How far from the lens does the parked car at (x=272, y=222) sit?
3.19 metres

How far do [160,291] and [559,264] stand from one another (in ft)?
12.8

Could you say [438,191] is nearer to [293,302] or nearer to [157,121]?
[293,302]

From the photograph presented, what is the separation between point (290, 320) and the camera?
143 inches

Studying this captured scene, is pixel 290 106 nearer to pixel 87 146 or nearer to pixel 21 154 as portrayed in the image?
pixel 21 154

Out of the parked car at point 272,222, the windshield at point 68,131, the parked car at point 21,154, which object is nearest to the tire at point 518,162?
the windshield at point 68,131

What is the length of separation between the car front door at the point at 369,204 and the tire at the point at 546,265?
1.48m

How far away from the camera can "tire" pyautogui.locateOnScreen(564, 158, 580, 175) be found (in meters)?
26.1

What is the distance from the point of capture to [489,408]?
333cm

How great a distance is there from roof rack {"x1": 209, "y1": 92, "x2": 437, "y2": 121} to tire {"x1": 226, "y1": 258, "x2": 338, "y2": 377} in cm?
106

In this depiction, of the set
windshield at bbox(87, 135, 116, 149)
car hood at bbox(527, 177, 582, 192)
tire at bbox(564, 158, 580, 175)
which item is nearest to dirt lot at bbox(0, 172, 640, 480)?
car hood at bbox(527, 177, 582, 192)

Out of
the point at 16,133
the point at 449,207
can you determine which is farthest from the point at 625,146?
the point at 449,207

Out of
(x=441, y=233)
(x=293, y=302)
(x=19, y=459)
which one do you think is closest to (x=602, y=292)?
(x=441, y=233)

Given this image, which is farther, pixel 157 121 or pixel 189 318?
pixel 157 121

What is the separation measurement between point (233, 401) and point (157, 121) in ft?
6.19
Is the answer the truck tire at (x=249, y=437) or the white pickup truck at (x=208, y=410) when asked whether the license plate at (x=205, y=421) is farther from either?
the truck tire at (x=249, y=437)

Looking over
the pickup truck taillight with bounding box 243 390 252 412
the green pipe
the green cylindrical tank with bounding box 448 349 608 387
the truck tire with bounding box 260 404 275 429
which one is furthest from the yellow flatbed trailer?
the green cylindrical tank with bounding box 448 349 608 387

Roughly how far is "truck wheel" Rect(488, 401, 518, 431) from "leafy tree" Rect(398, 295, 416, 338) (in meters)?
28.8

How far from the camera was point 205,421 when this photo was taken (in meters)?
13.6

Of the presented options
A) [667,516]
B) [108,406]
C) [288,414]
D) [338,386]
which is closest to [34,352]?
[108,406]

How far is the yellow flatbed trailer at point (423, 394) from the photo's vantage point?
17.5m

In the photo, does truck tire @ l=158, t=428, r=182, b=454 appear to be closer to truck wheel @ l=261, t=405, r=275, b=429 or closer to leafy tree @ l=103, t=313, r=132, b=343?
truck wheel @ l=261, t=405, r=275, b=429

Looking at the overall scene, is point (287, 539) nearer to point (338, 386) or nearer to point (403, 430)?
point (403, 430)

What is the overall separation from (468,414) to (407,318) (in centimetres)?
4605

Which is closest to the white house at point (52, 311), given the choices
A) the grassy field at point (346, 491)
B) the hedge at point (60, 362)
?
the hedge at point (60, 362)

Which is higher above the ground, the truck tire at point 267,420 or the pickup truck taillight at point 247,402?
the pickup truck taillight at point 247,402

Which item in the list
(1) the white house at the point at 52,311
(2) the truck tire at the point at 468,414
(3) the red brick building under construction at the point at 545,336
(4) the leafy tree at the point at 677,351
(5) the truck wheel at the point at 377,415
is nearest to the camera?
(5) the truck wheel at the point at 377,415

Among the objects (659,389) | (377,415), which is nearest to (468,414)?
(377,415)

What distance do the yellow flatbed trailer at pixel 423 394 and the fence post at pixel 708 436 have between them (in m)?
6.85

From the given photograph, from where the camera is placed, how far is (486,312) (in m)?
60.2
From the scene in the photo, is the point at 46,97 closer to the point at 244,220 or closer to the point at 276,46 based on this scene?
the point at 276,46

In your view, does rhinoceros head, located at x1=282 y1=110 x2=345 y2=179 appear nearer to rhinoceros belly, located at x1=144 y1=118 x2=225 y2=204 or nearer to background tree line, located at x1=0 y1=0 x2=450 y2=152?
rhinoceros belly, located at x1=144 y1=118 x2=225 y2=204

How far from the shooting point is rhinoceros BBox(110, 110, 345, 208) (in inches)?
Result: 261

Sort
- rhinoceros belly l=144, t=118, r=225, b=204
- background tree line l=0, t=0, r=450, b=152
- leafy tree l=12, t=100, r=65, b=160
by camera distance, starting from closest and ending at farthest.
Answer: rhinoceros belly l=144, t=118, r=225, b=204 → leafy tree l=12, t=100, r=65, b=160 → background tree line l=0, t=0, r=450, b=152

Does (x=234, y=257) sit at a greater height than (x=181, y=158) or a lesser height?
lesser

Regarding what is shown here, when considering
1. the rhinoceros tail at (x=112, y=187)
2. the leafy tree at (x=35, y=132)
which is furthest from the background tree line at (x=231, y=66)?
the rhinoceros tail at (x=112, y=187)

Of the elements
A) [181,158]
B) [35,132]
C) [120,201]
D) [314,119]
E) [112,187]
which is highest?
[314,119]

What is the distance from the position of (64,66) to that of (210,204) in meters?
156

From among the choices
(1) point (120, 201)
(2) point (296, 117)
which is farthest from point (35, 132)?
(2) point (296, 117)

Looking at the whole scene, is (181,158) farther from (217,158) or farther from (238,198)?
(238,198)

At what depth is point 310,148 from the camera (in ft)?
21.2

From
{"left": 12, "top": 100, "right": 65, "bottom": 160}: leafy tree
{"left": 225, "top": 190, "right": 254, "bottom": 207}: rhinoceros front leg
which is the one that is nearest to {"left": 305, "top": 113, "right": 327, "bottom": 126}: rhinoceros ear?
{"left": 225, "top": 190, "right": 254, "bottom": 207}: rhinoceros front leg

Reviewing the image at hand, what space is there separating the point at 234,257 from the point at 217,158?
#####
# [GIVEN TASK]
Copy out every one of the lines above, word for word and in the same order, changing nothing.

# [RESULT FOR THIS TASK]
How far from the lens does the parked car at (x=272, y=222) sit?
3.19 metres

How far do [160,291] and [559,264] stand from one another (in ft)?
12.8

Could you say [438,191] is nearer to [293,302] or nearer to [157,121]?
[293,302]

From the photograph presented, what is the separation between point (290, 320) and the camera?
143 inches

Studying this captured scene, is pixel 290 106 nearer to pixel 87 146 or nearer to pixel 21 154 as portrayed in the image?
pixel 21 154

Out of the parked car at point 272,222, the windshield at point 68,131, the parked car at point 21,154, which object is nearest to the tire at point 518,162?
the windshield at point 68,131

What is the length of separation between the car front door at the point at 369,204 and the tire at the point at 546,265?
1.48m

How far away from the camera can "tire" pyautogui.locateOnScreen(564, 158, 580, 175) be found (in meters)?
26.1

What is the distance from the point of capture to [489,408]?
333cm

How great a distance is there from roof rack {"x1": 209, "y1": 92, "x2": 437, "y2": 121} to tire {"x1": 226, "y1": 258, "x2": 338, "y2": 377} in cm?
106

In this depiction, of the set
windshield at bbox(87, 135, 116, 149)
car hood at bbox(527, 177, 582, 192)
tire at bbox(564, 158, 580, 175)
which item is nearest to dirt lot at bbox(0, 172, 640, 480)?
car hood at bbox(527, 177, 582, 192)

Out of
the point at 16,133
the point at 449,207
can you determine which is farthest from the point at 625,146?
the point at 449,207

Out of
(x=441, y=233)
(x=293, y=302)
(x=19, y=459)
which one do you think is closest to (x=602, y=292)?
(x=441, y=233)

Given this image, which is farther, pixel 157 121 or pixel 189 318?
pixel 157 121

What is the separation measurement between point (233, 401) and point (157, 121) in ft?
6.19
Is the answer the truck tire at (x=249, y=437) or the white pickup truck at (x=208, y=410) when asked whether the license plate at (x=205, y=421) is farther from either?
the truck tire at (x=249, y=437)

Looking over
the pickup truck taillight with bounding box 243 390 252 412
the green pipe
the green cylindrical tank with bounding box 448 349 608 387
the truck tire with bounding box 260 404 275 429
which one is furthest from the yellow flatbed trailer?
the green cylindrical tank with bounding box 448 349 608 387

Roughly how far is "truck wheel" Rect(488, 401, 518, 431) from "leafy tree" Rect(398, 295, 416, 338) (in meters)?
28.8

How far from the camera was point 205,421 when this photo was taken (in meters)?
13.6

Of the presented options
A) [667,516]
B) [108,406]
C) [288,414]
D) [338,386]
which is closest to [34,352]?
[108,406]

How far is the yellow flatbed trailer at point (423, 394) from the photo's vantage point?
17.5m

In the photo, does truck tire @ l=158, t=428, r=182, b=454 appear to be closer to truck wheel @ l=261, t=405, r=275, b=429 or closer to leafy tree @ l=103, t=313, r=132, b=343?
truck wheel @ l=261, t=405, r=275, b=429

Looking at the overall scene, is point (287, 539) nearer to point (338, 386) or nearer to point (403, 430)?
point (403, 430)

What is the overall separation from (468,414) to (407,318) (in centimetres)?
4605

Which is closest to the white house at point (52, 311), given the choices
A) the grassy field at point (346, 491)
B) the hedge at point (60, 362)
?
the hedge at point (60, 362)

Which is higher above the ground, the truck tire at point 267,420 or the pickup truck taillight at point 247,402?
the pickup truck taillight at point 247,402

Which item in the list
(1) the white house at the point at 52,311
(2) the truck tire at the point at 468,414
(3) the red brick building under construction at the point at 545,336
(4) the leafy tree at the point at 677,351
(5) the truck wheel at the point at 377,415
is nearest to the camera?
(5) the truck wheel at the point at 377,415

Among the objects (659,389) | (377,415), which is nearest to (468,414)?
(377,415)

What distance do the yellow flatbed trailer at pixel 423 394 and the fence post at pixel 708 436 have between them (in m)?
6.85

From the given photograph, from where the camera is placed, how far is (486,312) (in m)?
60.2
From the scene in the photo, is the point at 46,97 closer to the point at 244,220 or closer to the point at 276,46 based on this scene?
the point at 276,46

In your view, does rhinoceros head, located at x1=282 y1=110 x2=345 y2=179 appear nearer to rhinoceros belly, located at x1=144 y1=118 x2=225 y2=204 or nearer to background tree line, located at x1=0 y1=0 x2=450 y2=152?
rhinoceros belly, located at x1=144 y1=118 x2=225 y2=204

How far from the shooting point is rhinoceros BBox(110, 110, 345, 208) (in inches)?
Result: 261

Sort
- rhinoceros belly l=144, t=118, r=225, b=204
- background tree line l=0, t=0, r=450, b=152
- leafy tree l=12, t=100, r=65, b=160
by camera distance, starting from closest and ending at farthest.
Answer: rhinoceros belly l=144, t=118, r=225, b=204 → leafy tree l=12, t=100, r=65, b=160 → background tree line l=0, t=0, r=450, b=152

Does (x=234, y=257) sit at a greater height than (x=181, y=158) or a lesser height?
lesser

Regarding what is shown here, when considering
1. the rhinoceros tail at (x=112, y=187)
2. the leafy tree at (x=35, y=132)
which is furthest from the background tree line at (x=231, y=66)?
the rhinoceros tail at (x=112, y=187)

Of the elements
A) [181,158]
B) [35,132]
C) [120,201]
D) [314,119]
E) [112,187]
which is highest?
[314,119]

What is the distance from the position of (64,66) to that of (210,204) in meters?
156

From among the choices
(1) point (120, 201)
(2) point (296, 117)
which is farthest from point (35, 132)?
(2) point (296, 117)

Looking at the whole scene, is (181,158) farther from (217,158) or farther from (238,198)?
(238,198)

At what depth is point 310,148 from the camera (in ft)?
21.2

From
{"left": 12, "top": 100, "right": 65, "bottom": 160}: leafy tree
{"left": 225, "top": 190, "right": 254, "bottom": 207}: rhinoceros front leg
which is the one that is nearest to {"left": 305, "top": 113, "right": 327, "bottom": 126}: rhinoceros ear?
{"left": 225, "top": 190, "right": 254, "bottom": 207}: rhinoceros front leg

Reviewing the image at hand, what space is there separating the point at 234,257 from the point at 217,158?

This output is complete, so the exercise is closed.